See https://llvm.org/bugs/show_bug.cgi?id=26941 for more details and motivation.

I think it would make sense to disallow global definitions with the
same name as a section. Unfortunately, sections are not values, and it
makes it hard to track them (ValueSymbolTable could implement value
renaming in case of conflicts, but there is no direct way of knowing
if the section name is currently in use or not without rescanning the
module). Changing IR representation of sections just for this sounds
like overkill.

Another option is to allow the conflict, and make the global always
override the section symbol. This is easy to do in the integrated
assembler, but it appears that GAS simply does not work this way.

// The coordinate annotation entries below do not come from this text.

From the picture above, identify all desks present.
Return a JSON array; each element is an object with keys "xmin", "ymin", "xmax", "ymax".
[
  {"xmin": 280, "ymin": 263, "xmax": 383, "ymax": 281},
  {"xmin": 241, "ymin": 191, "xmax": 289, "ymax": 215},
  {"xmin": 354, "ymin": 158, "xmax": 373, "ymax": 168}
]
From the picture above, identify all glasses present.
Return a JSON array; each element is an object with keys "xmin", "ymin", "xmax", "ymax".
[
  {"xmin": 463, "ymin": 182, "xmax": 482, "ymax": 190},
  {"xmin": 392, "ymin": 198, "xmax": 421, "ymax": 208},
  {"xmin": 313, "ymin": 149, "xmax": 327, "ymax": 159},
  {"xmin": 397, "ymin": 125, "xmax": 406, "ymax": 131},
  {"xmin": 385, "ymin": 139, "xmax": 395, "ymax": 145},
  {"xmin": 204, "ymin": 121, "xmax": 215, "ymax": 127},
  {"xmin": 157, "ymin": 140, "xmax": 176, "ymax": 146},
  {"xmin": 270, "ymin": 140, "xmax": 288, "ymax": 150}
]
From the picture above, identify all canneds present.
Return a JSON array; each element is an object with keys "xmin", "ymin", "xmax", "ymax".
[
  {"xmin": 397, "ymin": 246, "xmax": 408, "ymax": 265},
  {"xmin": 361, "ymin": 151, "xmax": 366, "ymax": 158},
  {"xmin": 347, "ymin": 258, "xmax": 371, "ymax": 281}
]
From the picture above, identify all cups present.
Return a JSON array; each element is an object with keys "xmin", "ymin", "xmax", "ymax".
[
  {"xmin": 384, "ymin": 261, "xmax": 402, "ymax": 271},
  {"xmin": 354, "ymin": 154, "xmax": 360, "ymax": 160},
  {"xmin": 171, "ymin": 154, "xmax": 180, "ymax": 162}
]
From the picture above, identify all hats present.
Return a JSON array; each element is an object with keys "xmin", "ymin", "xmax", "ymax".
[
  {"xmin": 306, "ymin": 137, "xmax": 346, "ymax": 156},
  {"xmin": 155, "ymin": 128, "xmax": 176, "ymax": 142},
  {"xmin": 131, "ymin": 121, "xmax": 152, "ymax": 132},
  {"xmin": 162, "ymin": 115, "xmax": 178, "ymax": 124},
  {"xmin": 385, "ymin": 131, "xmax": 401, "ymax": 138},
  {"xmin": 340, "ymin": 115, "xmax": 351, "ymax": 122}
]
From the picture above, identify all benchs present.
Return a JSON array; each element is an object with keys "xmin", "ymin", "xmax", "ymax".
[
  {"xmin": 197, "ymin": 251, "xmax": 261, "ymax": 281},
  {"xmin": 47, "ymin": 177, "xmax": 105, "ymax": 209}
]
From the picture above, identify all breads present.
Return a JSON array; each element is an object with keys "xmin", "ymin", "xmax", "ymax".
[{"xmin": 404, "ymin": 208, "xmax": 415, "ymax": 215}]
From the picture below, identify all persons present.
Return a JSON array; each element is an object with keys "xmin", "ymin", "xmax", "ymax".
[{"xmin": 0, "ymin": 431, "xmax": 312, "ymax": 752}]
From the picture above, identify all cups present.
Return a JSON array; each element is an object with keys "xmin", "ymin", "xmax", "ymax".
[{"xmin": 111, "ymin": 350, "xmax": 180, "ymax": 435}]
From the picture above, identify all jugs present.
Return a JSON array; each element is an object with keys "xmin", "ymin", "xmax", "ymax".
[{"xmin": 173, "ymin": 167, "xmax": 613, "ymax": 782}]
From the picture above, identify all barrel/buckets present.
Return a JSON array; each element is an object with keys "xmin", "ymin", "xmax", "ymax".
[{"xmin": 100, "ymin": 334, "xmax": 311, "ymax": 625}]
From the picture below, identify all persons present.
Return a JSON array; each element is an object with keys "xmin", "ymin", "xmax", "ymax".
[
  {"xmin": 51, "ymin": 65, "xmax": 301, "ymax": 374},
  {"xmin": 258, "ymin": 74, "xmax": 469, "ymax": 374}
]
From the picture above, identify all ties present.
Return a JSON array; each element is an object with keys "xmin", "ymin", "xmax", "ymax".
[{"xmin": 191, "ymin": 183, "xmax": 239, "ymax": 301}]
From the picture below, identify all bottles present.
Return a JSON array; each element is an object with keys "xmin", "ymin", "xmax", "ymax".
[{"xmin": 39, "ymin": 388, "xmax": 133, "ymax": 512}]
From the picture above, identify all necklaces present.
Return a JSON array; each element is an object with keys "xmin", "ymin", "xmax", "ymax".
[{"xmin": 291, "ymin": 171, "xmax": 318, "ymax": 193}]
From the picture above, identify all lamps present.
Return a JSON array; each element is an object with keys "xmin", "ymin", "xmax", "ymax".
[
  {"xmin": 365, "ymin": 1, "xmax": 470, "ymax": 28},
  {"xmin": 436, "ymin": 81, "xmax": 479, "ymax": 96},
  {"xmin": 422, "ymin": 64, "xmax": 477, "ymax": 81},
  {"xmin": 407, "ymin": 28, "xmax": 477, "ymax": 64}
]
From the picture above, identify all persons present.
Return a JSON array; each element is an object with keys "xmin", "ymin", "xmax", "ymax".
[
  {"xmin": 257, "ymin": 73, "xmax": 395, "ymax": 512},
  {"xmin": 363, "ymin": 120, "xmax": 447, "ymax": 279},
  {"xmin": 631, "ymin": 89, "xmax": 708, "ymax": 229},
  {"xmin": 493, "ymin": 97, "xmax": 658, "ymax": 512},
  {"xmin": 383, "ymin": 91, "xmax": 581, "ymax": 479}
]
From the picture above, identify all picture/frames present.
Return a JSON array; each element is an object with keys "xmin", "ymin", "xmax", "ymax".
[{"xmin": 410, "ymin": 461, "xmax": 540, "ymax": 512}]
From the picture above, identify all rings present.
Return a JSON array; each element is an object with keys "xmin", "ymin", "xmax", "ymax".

The correct fix is probably to know that section symbols are local and
just allow them to have any name.

Cheers,
Rafael

So, we emit both a global symbol for the global variable, and a local
symbol for the section, with the same name?
This would need to be fixed both in the integrated assembler and in GAS.
Is it even allowed? What would the symbol references bind to, when
both symbols are defined?

So, we emit both a global symbol for the global variable, and a local
symbol for the section, with the same name?

We could. That is what I was expecting gas to do, but I see that both
gas and mc produce errors.

Handling this without MC is really hard. The name (in IR at least) can
conflict with implicit sections:

@".data" = global i32 42

One somewhat ugly option is to just produce a cleaner error when MC
finds the problem. With gcc one gets an error from gas.

This would need to be fixed both in the integrated assembler and in GAS.
Is it even allowed? What would the symbol references bind to, when
both symbols are defined?

It is allowed, you can have as many symbols with the same name as you want.

As for the assembly file, I would say that the section symbol should
have a lower priority. It is always possible to refer to a section by
putting a .Lfoo at the start of the section and referring to that.

Cheers,
Rafael

So, we emit both a global symbol for the global variable, and a local
symbol for the section, with the same name?

We could. That is what I was expecting gas to do, but I see that both
gas and mc produce errors.

Handling this without MC is really hard. The name (in IR at least) can
conflict with implicit sections:

@".data" = global i32 42

One somewhat ugly option is to just produce a cleaner error when MC
finds the problem. With gcc one gets an error from gas.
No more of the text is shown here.